**Kaynak Metin:**
——
Odadaki saidar hissi değişiyordu, ama Elayne’in aklına bakmak gelseydi bile, nasıl değiştiğini görme fırsatı bulamazdı. Lambalar söndürülmüş gibi, aydınlık azaldı. Aviendha’nın onu kucakladığına dair his azaldı. Ses azaldı. İşittiği son şey Monaelle’in sesiydi. “Yine doğacaksınız.” Her şey soldu. Elayne soldu. Var olmaktan vazgeçti.
Bir tür farkındalık vardı. Kendini bir kişi olarak düşünmüyordu, hiç düşünmüyordu, ama farkındaydı. Sesin farkında. Çevresinde akışkan bir hışırtı. Boğuk gurultular ve gürlemeler. Ve düzenli bir gümleme. Her şeyden çok bu. Güm-güm. Güm-güm. Tatmin nedir bilmiyordu, ama tatmin hissediyordu. Güm-güm.
Zaman. Zaman nedir bilmiyordu, ama Çağlar geçiyordu. İçinde bir ses vardı, kendisi olan bir ses. Güm-güm. Diğeri ile aynı ses, aynı ritim. Güm-güm. Ve yakında, bir başka yerden. Güm-güm. Bir başkası. Güm-güm. Kendisininkiyle aynı ses, aynı tempo. Bir başkası değil. Aynıydılar, birdiler. Güm-güm.

O zonklama ile bir sonsuzluk geçti, var olan tüm zaman. Kendisi olan diğerine dokundu. Hissedebiliyordu. Güm-güm. Hareket etti; o ve kendisi olan diğeri birbirlerine sürtünerek kıvrandılar, kolları ve bacakları birbirine dolaştı, bazen uzaklaştılar, ama her seferinde bir araya geldiler. Güm-güm. Bazen karanlığın içinde ışık oluyordu; görülmeyecek kadar loş, ama karanlıktan başka hiçbir şey tanımamış biri için parlak. Güm-güm. Gözlerini açtı, kendisi olan diğerinin gözlerine baktı ve tatmin içinde yine gözlerini kapadı. Güm-güm.
Ani bir değişim, değişim nedir bilmeyen biri için şoke edici. Baskı. Güm-güm güm-güm. O rahatlatıcı nabız hızlanmıştı. Sancılı bir baskı. Yine. Yine. Güçlenerek. Güm-güm güm-güm! Güm-güm güm-güm!
Aniden, o olan diğeri... kayboldu. Yalnızdı. Korku nedir bilmiyordu, ama korkuyordu, yalnızdı. Güm-güm güm-güm! Baskı! Öncekinden çok daha fazla! Onu sıkıyor, eziyordu. Çığlık atmayı bilse, çığlığın ne olduğunu bilse, çığlık atardı.
——
(Veri listesi)

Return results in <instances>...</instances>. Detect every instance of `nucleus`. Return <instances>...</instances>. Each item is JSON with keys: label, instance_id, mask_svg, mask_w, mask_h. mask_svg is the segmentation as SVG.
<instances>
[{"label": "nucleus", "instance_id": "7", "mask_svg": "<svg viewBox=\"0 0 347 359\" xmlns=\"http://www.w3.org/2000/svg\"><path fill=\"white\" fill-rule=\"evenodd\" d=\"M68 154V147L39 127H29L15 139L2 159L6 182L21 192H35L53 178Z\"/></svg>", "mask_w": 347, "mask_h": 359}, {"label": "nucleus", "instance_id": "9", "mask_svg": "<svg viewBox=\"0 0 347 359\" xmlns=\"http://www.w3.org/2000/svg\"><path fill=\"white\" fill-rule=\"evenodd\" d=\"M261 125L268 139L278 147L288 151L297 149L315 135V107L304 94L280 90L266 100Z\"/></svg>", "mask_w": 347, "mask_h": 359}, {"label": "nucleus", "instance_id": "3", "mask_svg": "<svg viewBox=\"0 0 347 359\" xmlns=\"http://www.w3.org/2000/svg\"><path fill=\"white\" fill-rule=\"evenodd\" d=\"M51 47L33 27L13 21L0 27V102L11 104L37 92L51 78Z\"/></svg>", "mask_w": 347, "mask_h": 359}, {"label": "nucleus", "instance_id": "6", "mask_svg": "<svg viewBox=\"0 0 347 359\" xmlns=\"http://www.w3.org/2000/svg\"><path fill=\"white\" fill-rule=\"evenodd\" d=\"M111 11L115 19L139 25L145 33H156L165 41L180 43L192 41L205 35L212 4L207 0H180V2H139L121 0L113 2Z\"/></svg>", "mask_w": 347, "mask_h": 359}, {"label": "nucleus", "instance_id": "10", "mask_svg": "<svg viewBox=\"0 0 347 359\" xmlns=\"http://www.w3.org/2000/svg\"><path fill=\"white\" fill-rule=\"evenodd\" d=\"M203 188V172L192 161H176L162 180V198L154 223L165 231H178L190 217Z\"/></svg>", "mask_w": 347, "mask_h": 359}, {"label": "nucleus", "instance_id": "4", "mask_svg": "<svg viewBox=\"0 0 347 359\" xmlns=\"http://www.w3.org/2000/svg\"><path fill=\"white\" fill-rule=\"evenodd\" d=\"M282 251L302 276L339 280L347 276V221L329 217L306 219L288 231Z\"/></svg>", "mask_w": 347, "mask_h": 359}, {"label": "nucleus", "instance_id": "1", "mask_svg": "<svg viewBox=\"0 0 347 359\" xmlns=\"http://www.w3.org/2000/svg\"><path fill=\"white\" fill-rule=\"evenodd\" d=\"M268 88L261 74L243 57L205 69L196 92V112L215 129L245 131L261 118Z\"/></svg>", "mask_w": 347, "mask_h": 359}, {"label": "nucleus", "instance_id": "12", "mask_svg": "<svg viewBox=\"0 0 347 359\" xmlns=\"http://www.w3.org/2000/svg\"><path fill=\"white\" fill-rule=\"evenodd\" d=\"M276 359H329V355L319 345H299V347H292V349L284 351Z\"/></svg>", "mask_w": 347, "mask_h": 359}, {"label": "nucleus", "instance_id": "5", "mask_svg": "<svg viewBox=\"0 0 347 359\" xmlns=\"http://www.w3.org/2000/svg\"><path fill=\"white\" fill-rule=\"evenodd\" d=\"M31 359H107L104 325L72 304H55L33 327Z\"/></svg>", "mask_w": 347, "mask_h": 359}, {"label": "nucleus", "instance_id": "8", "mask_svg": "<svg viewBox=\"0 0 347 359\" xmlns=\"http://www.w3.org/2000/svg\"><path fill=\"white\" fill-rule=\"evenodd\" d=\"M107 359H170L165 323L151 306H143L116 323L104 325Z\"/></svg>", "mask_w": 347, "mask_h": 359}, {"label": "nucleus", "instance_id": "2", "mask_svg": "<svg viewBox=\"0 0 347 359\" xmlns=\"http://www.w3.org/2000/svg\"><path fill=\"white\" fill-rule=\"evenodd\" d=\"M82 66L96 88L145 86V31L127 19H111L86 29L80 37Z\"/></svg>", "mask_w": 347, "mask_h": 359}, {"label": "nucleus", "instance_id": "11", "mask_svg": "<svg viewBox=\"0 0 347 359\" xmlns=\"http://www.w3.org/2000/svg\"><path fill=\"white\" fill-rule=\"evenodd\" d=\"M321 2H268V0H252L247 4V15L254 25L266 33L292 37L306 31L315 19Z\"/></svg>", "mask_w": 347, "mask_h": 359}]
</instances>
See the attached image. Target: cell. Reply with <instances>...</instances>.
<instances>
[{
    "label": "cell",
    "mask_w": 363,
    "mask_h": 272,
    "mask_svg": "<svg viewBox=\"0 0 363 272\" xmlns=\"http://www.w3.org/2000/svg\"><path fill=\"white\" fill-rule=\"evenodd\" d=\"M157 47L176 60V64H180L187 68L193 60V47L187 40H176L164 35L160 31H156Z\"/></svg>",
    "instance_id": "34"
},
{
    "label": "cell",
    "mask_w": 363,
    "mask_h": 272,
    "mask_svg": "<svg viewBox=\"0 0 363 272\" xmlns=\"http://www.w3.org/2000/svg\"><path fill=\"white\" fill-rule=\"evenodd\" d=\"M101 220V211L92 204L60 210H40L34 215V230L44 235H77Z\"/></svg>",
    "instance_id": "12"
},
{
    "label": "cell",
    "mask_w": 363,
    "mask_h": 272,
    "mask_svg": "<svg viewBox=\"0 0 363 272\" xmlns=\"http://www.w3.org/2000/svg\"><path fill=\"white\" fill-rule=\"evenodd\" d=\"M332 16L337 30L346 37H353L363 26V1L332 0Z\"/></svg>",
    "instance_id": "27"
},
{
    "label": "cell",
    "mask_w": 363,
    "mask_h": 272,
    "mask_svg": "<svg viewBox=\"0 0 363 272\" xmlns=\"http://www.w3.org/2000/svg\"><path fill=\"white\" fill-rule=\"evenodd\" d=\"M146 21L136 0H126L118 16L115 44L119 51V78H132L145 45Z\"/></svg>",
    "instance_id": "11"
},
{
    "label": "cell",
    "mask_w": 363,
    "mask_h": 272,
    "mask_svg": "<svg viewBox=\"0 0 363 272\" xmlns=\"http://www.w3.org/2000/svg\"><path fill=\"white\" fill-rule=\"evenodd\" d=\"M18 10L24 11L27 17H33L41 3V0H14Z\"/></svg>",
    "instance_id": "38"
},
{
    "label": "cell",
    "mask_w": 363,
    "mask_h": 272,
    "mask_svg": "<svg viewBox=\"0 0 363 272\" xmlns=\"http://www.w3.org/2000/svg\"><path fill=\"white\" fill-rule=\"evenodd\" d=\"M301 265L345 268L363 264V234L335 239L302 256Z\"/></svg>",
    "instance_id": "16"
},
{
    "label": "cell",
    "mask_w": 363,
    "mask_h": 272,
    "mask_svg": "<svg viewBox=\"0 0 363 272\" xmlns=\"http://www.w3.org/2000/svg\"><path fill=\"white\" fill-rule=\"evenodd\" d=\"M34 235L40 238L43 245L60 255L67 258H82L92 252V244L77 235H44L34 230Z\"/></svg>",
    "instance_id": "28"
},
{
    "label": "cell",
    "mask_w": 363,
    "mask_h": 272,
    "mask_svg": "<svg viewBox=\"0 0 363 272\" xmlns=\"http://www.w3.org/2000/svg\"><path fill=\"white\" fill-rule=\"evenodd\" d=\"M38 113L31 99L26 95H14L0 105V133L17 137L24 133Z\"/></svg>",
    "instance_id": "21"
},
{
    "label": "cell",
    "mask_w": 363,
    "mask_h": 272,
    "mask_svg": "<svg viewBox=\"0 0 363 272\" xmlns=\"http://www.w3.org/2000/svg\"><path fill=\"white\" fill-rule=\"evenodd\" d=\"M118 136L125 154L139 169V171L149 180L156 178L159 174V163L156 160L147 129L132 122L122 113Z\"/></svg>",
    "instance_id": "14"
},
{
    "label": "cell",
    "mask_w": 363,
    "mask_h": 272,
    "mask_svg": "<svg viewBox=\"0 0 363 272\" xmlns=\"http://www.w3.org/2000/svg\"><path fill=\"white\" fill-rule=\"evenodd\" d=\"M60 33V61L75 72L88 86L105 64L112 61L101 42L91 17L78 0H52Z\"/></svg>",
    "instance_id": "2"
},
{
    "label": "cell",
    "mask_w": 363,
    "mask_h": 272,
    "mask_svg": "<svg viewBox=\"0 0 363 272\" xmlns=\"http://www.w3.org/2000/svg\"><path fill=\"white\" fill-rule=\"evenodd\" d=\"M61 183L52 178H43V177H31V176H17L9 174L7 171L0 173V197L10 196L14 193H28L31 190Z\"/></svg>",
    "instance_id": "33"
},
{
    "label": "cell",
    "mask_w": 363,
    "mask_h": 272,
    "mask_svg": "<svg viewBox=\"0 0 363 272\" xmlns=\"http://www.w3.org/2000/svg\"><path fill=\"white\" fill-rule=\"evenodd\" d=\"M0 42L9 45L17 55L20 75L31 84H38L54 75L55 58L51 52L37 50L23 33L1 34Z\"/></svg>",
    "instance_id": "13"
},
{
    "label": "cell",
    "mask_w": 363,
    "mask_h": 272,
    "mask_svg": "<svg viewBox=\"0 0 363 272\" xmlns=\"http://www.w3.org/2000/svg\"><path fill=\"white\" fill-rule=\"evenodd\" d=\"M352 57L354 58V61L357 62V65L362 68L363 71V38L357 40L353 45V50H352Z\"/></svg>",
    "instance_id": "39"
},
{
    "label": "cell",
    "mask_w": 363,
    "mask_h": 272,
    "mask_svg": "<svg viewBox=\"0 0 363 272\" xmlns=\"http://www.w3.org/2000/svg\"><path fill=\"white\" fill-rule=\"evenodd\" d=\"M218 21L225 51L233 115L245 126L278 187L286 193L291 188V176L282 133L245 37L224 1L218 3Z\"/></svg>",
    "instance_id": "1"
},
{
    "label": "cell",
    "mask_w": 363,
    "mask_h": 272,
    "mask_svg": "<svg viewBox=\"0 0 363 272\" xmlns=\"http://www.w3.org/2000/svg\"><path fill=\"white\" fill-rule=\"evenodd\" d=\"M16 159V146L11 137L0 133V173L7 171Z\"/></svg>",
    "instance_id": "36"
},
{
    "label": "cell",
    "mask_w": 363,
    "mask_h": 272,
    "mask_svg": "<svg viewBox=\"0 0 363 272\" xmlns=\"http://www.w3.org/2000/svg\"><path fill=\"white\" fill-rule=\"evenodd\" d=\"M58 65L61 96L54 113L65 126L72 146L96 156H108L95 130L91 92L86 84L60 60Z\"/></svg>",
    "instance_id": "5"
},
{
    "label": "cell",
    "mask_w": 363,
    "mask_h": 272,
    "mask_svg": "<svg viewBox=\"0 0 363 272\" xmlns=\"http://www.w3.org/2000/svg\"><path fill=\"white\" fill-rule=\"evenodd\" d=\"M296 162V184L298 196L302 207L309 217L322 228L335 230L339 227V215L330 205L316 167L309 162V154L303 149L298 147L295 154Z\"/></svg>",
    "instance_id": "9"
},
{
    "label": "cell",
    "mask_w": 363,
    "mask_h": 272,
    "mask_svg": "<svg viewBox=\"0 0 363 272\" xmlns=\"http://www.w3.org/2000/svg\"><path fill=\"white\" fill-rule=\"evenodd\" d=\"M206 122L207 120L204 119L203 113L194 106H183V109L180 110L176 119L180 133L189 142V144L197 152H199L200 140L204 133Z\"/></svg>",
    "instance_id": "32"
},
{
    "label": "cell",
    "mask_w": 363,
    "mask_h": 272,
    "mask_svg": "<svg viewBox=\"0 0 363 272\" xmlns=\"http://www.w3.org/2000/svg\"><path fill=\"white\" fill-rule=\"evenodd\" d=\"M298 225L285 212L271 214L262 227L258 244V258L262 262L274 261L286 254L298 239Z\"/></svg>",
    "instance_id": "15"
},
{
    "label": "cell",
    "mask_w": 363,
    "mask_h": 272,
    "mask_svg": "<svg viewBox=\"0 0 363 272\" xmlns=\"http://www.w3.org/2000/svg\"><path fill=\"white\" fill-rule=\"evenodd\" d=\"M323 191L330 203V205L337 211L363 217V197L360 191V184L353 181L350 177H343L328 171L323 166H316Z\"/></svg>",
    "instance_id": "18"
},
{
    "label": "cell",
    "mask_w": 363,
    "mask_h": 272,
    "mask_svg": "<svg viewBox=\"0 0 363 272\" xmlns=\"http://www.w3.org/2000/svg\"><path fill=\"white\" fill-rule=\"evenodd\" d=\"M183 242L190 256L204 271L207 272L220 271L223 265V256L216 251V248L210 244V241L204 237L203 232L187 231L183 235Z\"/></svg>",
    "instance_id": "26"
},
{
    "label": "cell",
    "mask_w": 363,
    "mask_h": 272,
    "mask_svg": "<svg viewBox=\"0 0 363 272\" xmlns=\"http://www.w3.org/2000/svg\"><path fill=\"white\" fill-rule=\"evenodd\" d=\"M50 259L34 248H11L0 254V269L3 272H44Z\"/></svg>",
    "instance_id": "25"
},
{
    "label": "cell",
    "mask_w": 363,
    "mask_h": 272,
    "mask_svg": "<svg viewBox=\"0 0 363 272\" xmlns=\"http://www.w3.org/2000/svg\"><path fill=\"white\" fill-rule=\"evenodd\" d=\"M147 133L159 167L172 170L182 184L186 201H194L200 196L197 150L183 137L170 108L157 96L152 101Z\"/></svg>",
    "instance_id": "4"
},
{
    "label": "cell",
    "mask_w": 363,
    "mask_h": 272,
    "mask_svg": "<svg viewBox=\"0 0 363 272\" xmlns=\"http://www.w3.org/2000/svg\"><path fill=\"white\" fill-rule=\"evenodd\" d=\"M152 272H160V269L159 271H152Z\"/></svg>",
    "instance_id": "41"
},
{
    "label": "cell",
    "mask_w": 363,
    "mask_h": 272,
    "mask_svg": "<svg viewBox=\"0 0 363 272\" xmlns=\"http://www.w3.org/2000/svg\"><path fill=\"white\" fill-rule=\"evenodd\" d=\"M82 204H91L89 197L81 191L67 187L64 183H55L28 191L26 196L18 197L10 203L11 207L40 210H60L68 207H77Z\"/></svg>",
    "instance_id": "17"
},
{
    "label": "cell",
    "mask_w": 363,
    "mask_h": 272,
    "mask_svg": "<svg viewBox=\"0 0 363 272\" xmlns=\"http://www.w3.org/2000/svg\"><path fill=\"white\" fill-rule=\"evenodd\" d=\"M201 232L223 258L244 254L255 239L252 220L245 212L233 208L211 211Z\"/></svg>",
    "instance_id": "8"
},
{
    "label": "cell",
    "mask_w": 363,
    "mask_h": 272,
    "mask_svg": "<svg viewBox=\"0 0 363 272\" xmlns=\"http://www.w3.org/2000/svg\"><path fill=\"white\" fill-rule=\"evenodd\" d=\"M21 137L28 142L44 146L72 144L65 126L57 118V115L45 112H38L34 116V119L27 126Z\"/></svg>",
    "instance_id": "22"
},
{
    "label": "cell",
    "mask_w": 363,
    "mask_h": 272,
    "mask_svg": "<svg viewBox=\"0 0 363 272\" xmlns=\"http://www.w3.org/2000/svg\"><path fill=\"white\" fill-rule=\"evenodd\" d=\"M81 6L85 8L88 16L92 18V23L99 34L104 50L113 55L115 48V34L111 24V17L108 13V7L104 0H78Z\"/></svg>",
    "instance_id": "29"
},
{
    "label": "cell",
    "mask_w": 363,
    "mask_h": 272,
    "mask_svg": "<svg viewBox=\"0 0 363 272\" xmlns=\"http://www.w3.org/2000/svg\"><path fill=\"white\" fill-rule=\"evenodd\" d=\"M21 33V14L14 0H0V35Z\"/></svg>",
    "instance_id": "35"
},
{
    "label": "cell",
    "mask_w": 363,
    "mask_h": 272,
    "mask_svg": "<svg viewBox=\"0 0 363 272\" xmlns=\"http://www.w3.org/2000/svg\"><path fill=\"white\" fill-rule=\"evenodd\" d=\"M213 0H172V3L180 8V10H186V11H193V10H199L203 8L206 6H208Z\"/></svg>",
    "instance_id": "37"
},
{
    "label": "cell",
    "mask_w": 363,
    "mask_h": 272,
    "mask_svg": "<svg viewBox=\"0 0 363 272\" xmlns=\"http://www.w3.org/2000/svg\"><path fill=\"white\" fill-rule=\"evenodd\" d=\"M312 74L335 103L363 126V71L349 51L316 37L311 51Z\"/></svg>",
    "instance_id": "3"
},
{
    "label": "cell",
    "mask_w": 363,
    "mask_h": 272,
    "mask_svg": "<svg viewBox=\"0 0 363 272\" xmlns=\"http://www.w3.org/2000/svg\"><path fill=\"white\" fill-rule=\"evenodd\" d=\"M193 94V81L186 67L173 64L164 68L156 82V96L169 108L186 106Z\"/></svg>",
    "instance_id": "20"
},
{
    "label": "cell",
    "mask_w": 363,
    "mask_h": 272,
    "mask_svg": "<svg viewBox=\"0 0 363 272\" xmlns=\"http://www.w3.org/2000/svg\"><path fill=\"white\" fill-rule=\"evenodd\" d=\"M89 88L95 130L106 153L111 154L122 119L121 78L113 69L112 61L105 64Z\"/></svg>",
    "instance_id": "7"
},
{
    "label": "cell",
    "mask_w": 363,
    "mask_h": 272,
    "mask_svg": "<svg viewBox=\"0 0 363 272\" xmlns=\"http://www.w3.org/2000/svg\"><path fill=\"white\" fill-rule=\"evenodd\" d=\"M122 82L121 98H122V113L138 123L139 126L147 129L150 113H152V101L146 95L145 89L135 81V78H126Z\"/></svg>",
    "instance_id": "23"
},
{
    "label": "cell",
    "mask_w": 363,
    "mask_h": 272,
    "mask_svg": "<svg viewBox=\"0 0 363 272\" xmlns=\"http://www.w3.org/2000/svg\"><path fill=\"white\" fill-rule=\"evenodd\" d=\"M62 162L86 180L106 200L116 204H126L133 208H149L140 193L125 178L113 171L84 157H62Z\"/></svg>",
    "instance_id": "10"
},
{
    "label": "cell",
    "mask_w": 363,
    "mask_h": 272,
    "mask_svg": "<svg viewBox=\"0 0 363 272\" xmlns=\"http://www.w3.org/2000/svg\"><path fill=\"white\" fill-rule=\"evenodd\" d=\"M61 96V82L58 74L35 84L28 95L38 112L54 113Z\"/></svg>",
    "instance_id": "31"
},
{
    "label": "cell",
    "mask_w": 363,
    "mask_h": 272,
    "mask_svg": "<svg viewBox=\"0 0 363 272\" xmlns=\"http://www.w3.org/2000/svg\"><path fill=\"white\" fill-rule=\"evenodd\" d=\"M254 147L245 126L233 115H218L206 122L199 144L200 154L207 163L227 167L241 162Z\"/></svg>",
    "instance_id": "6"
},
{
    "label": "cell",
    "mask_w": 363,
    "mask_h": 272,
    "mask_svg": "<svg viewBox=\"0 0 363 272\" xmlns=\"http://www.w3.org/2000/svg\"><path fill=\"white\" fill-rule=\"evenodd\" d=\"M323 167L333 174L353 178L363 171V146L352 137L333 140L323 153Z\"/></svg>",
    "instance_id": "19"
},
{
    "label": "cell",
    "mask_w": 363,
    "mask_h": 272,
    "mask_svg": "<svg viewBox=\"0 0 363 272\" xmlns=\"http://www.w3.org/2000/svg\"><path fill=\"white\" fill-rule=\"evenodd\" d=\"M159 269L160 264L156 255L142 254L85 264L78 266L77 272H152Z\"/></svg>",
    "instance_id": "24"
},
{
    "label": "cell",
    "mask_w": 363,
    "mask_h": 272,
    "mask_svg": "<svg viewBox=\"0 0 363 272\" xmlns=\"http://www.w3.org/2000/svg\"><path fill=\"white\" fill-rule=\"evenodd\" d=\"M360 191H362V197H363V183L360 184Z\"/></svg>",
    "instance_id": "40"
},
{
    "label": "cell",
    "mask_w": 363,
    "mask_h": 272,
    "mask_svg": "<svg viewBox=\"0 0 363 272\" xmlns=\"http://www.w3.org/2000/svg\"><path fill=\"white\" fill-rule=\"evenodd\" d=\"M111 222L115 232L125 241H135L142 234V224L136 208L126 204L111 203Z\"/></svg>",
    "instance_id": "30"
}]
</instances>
——
**Görevler:**
1 - Kaynak metne göre aşağıdaki soruları yanıtlayınız:
(a) Monaelle'in, Elayne'in işittiği son sözleri nelerdir?
(b) Gözlerini açıp kendisi olan diğerinin gözlerine baktıktan sonra ne yapmıştır?
(c) Kendisi olan diğeri kaybolunca hangi iki durumu yaşamıştır?
2 - Kaynak metinde "Sesin farkında." cümlesinin hemen ardından sayılan sesleri eksiksiz listeleyiniz.
3 - Elayne'in yeniden doğuşunu anlatan kaynak metni son cümlesinden başlayarak ilerletiniz.
Satırların kaynak metinle herhangi bir ilgisi yoktur.

**Görev Sonuçları:**
1 -
(a) "Yine doğacaksınız."
(b) Tatmin içinde yine gözlerini kapamıştır.
(c) Korkmuş ve yalnız kalmıştır.

2 -
- akışkan bir hışırtı
- boğuk gurultular
- gürlemeler
- düzenli bir gümleme

3 -
Ve sonra kör edici, dönen desenlerle dolu bir ışık. Ağırlığı vardı; daha önce ağırlık nedir bilmiyordu. Karnında keskin bir acı hissetti. Bir şey ayağını gıdıkladı. Bir şey sırtını gıdıkladı. Başta feryadın kendinden geldiğini fark etmedi. Zayıfça tekmeledi, nasıl hareket edeceğini bilmeyen kollarını ve bacaklarını salladı. Kaldırıldı; yumuşak, ama o olan diğeri, kaybolan diğeri dışında daha önce tanıdığı her şeyden daha sert bir şeye yatırıldı. Güm-güm güm-güm. Ses. Aynı ses, aynı tempo. Fark edilmeyen bir yalnızlık hüküm sürüyordu, ama tatmin de vardı.

Hafızası ağır ağır dönmeye başladı. Başını bir göğüsten kaldırdı ve Amys’in yüzüne baktı. Evet, Amys. Ter içindeydi, bitkindi, ama gülümsüyordu. Ve o Elayne’di; evet, Elayne Trakand. Ama artık onda daha fazlası vardı. Muhafız bağı gibi değil, ama bir açıdan onun gibi. Daha hafif, ama daha muhteşem. Kararsızca sallanan bir boyun üzerinde, yavaşça başını kaldırdı, Amys’in diğer göğsünde yatan, o olan diğerine dönüp baktı. Aviendha’ya baktı. Aviendha’nın saçları keçeleşmişti, yüzü ve bedeni terle parlıyordu. Coşkuyla gülümsüyordu. Gülerek, ağlayarak birbirlerine sarıldılar ve hiç bırakmaya niyetleri yokmuş gibi tutundular.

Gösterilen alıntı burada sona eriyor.